Ghana Urged to Stop Employment of Thousands of Children at Mines – by Pauline Bax (Bloomberg News – June 10, 2015)

http://www.bloomberg.com/

Ghana should better enforce its laws to prevent thousands of children from working at small-scale mines in Africa’s second-largest producer of gold, Human Rights Watch said.

The children work alongside family members or on their own, often to help pay school fees, the New York-based group said on Wednesday in a report based on interviews with mine workers mostly aged 15 to 17 years old. Many said they had been working since the age of 12.

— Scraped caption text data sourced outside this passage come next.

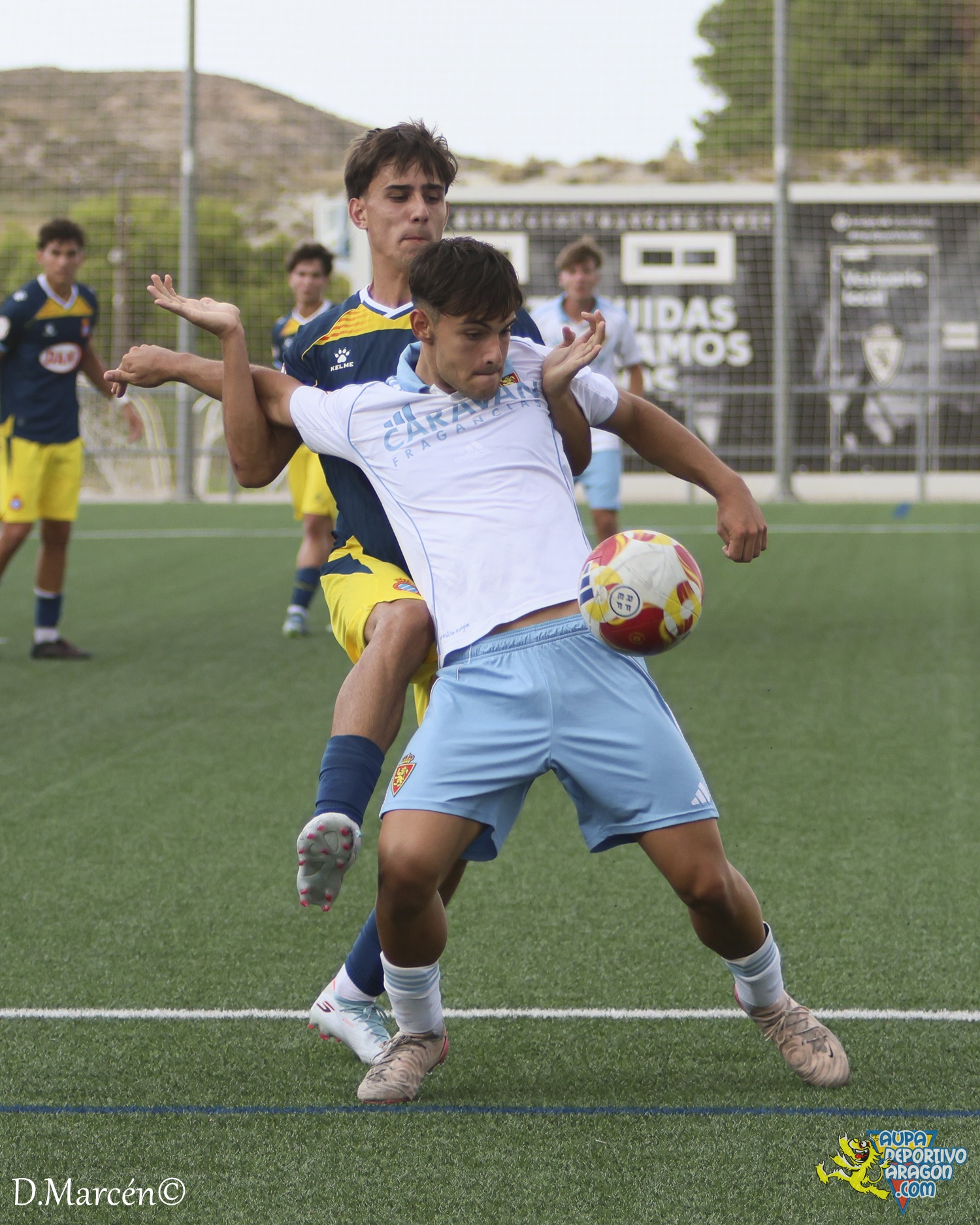 07 - 20-09-2025 - DHJ - R. Zaragoza 2-2 RCD Espanyol (51)
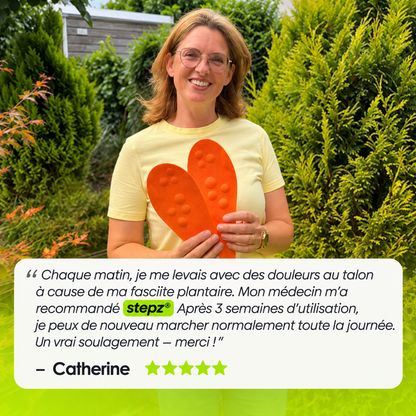Semelles Confort +
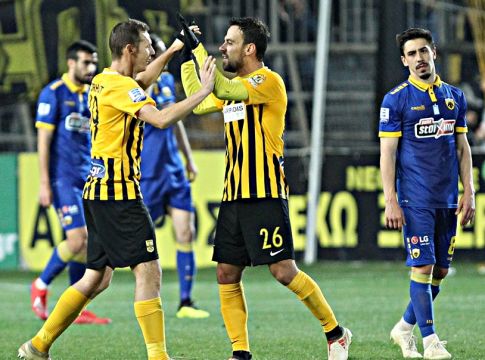 Ο ωραίος και η άσχημη…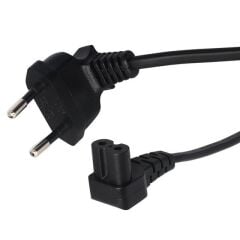 PowerMaster L Tipi Teyp Elektrik Kablosu 1.8 Metre (LG TV Uygun)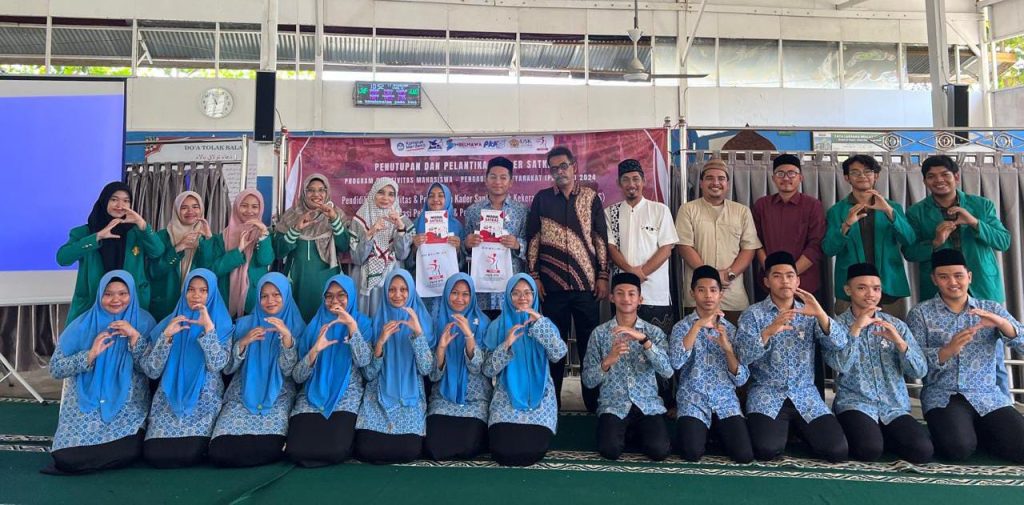 USK Beri Pendidikan Seksual di Dayah dan Sosialisasi Qanun Jinayat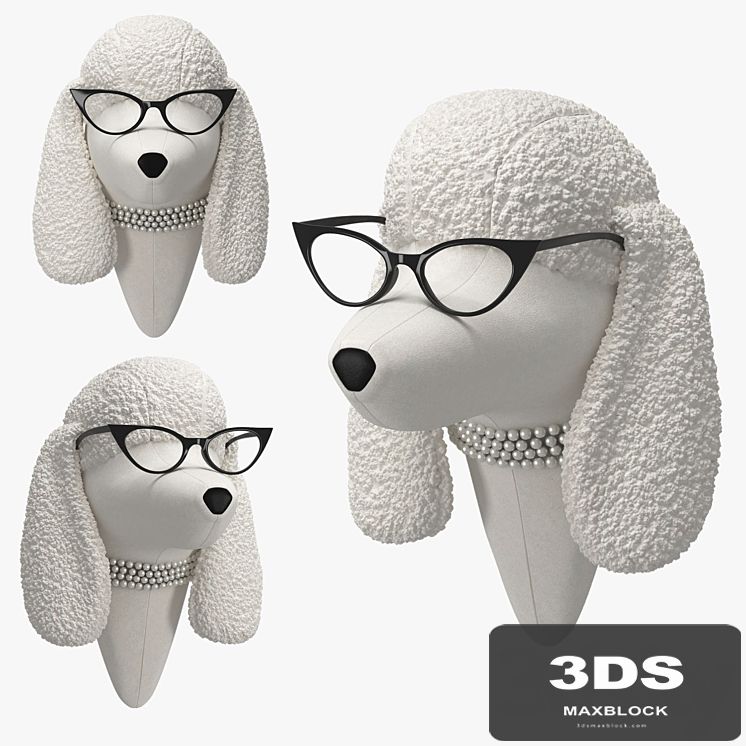 SOFT POODLE - DORIS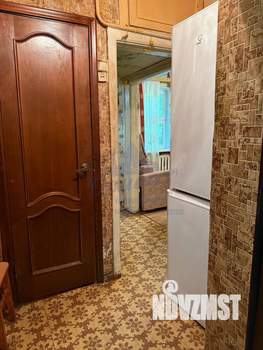 1-к квартира, вторичка, 26м2, 1/2 этаж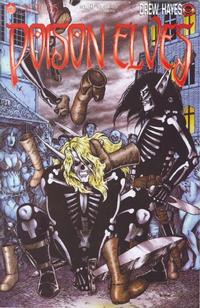 Cover Thumbnail for Poison Elves (SIRIUS Entertainment, 1995 series) #41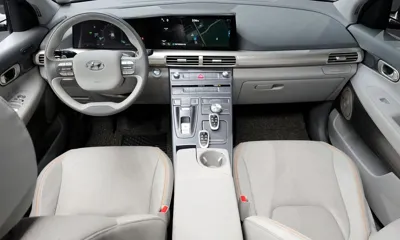 Hyundai Nexo 2019, 96461 км, за 15600000 KRW - фото 7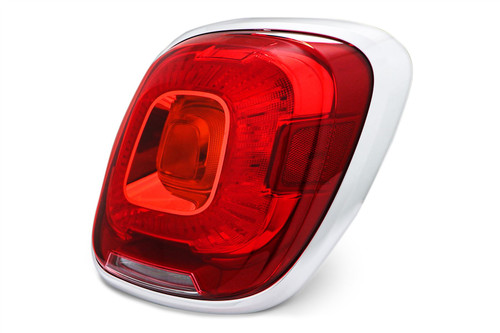 Genuine rear light right Fiat 500X 15-18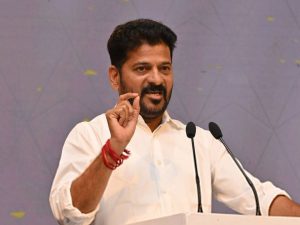 Revanth Speech : రాహుల్ గాంధీ మాటే.. మాకు శాసనం.. చెప్పాం అంటే చేసి చూపిస్తాం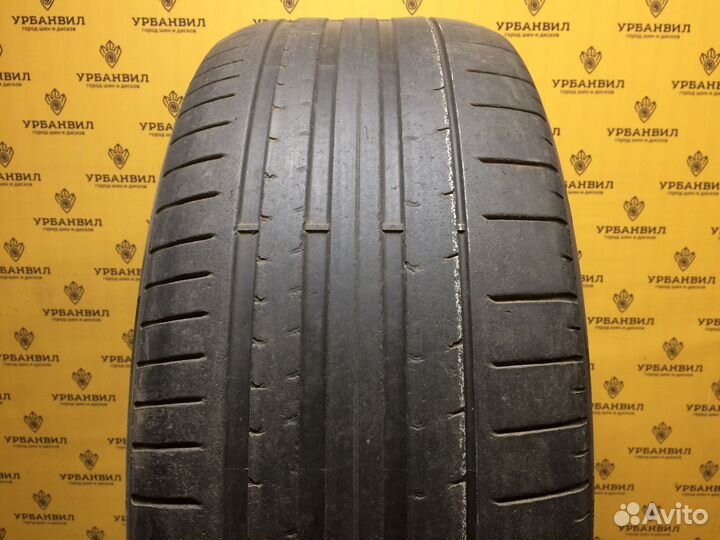 Pirelli P Zero 275/45 R21 107Y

“Ghana’s unlicensed gold mines are very dangerous places where no child should work,” according to the report. “Companies buying gold in Ghana should exert control over their whole supply chain to make sure they’re not benefiting from child labor.”

Small-scale mines employ about 1 million people and account for about 40 percent of total production of gold in Ghana. A majority of the small mines operate without licenses. The work is especially hazardous for children because it involves heavy lifting, sharp tools like shovels and picks, and exposure to mercury, which is poisonous, according to the report.

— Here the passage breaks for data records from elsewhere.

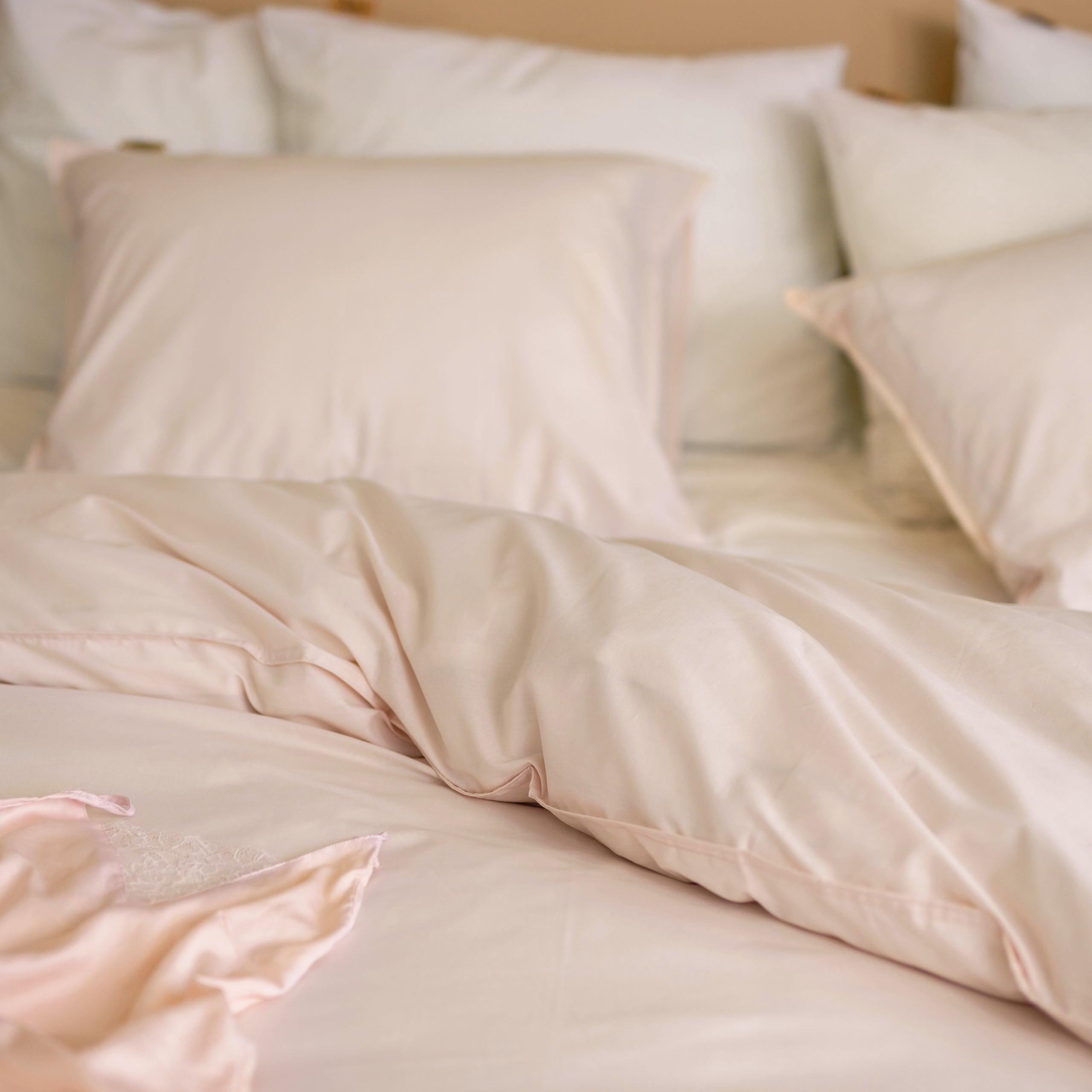 Dekbedovertrek Forever Colours Roze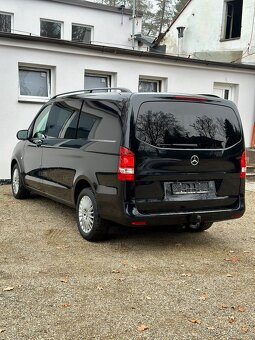 Mercedes Vito 119 CDI 140kW 2018 Nez. Topení - 8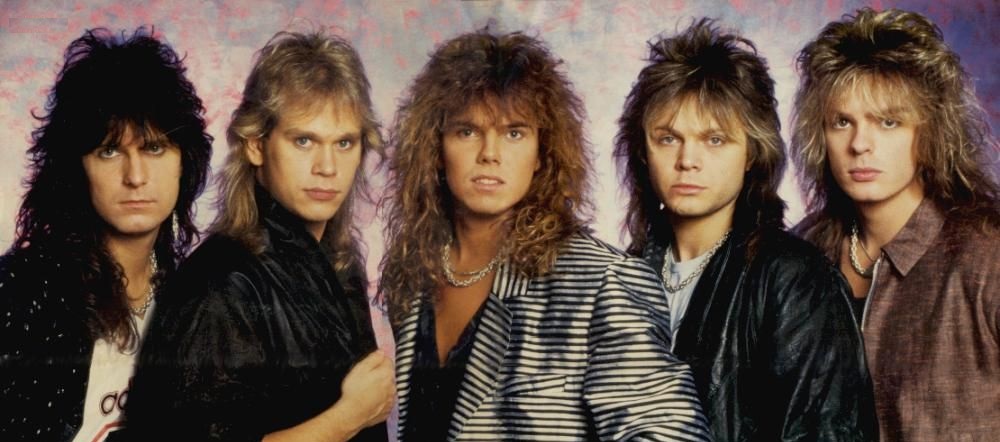 europe the final countdown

Mercury, used to extract gold, is “readily available in some gold trading shops and provided by gold traders to child laborers,” the report said. The artisanal mining sector accounted for 40.7 metric tons of bullion out of 107.9 tons produced in 2013, according to government data.

AngloGold Ashanti Ltd., Newmont Mining Corp. and Gold Fields Ltd. are the main industrial gold mining companies operating in the West African nation. They buy gold at licensed mines, Human Rights Watch said.